2 – Uma vez que tal Regulamento Comunitário e Convenções Internacionais prevalecem (cfr. art. 8.º/3 e 2 da CRP), dentro do seu âmbito material e espacial de aplicação, sobre o regime interno, significando tal aplicação prevalente que, se as regras comunitárias ou convencionais forem aplicáveis, não há lugar e fundamento para a aplicação do nosso direito comum (e que não se mantém uma aplicação de princípio do nosso direito comum, apenas excluído aqui ou ali pelas regras comunitárias ou convencionais).
3 - Assim, a um litígio que tem subjacente um contrato de prestação de serviços (mandato) ocorrido/“executado” em Portugal, entre 2002 e 2012, entre um português (mandatário), domiciliado em Portugal, e um dinamarquês, domiciliado na Suíça – dizendo respeito a pretensão deduzida ao efectivo cumprimento da obrigação de pagamento da retribuição em tal contrato de prestação de serviços – é exclusivamente aplicável, para apurar da competência internacional, a Convenção de Lugano.

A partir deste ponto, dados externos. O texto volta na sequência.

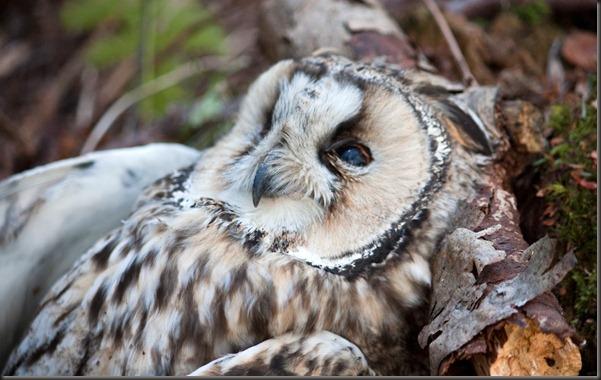 dead_owl_resting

4 - Convenção de Lugano que estabelece o critério geral de competência – a orientação clássica da competência dos tribunais do domicílio do réu (art. 2.º) – em termos “concorrentes”, prevendo também outros critérios especiais de competência (art 3.º/1), admitindo assim que pessoas domiciliadas no território de um Estado contratante possam ser demandadas perante os tribunais de um outro Estado contratante.

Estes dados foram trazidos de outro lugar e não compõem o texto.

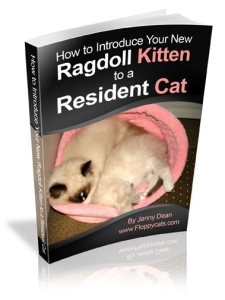 How To Introduce Your Ragdoll Kitten to a Resident Cat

5 - Um desses critérios especiais é o do art. 5.º/1 a), que estebelece como critério de competência o lugar onde a obrigação em questão foi ou deva ser cumprida; acresecentando ainda, relativamente à venda de bens e à prestação de serviços, uma definição autónoma do lugar do cumprimento das obrigações contratuais; razão porque, em face de tal competência especial e de tal definição autónoma, são os nossos tribunais internacionalmente competentes para conhecer do litígio referido em III.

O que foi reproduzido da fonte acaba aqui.